Hello @b4rtaz I can run it on the google colab. The Raspberry Pi I used is 5 with 8GB RAM, the .m weight file is about 2.3 GB. I'm wondering if I'm doing something wrong with the quantization or formatting process.

YueZhan721 commented 1 month ago

By the way, I found that many llama3 models have no tokenizer.model file, how can I convert it from .safetensors to .m. Thanks for your reply very much.

b4rtaz commented 1 month ago

Llama 2 7B should be approximately 3.95GB after quantization to Q40. If it's only 2.3 GB, something might be wrong.

Could you run any model on your Raspberry Pi (for example python launch.py tinyllama_1_1b_3t_q40)?

b4rtaz commented 1 month ago

how can I convert it from .safetensors to .m. Thanks for your reply very much.

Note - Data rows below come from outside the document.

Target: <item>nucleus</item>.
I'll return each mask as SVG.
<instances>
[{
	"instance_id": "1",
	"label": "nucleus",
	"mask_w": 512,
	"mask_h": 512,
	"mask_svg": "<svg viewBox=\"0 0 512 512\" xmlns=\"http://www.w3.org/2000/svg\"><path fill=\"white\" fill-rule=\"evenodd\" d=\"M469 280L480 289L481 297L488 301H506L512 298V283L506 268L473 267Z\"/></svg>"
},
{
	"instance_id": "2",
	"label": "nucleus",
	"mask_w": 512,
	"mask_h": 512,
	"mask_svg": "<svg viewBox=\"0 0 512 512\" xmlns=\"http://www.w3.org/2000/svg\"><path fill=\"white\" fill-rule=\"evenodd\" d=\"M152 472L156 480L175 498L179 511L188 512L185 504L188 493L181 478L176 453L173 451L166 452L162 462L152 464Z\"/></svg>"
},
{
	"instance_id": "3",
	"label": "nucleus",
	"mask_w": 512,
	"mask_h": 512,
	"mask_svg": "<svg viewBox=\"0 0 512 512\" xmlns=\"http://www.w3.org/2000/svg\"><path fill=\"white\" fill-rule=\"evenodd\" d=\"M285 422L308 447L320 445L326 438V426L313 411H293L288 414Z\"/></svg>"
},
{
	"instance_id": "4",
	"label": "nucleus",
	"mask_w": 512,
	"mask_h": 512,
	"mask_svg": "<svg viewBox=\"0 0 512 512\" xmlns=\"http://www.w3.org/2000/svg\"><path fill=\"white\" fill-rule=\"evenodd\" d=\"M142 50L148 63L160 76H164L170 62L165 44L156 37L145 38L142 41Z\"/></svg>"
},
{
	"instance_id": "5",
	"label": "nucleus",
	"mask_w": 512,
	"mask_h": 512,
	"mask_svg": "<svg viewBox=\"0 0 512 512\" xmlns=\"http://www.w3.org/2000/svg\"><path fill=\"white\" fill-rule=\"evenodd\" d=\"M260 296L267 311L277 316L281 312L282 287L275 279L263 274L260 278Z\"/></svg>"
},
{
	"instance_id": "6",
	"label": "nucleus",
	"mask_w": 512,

Check convert-tokenizer-hf.py. It can convert some HF models.

YueZhan721 commented 1 month ago

Llama 2 7B should be approximately 3.95GB after quantization to Q40. If it's only 2.3 GB, something might be wrong.

Could you run any model on your Raspberry Pi (for example python launch.py tinyllama_1_1b_3t_q40)?

Yes, I can run those models(.m file) you provided. There may be something wrong when I save and convert the weight files. Thanks sincerely! Good work, and help to me.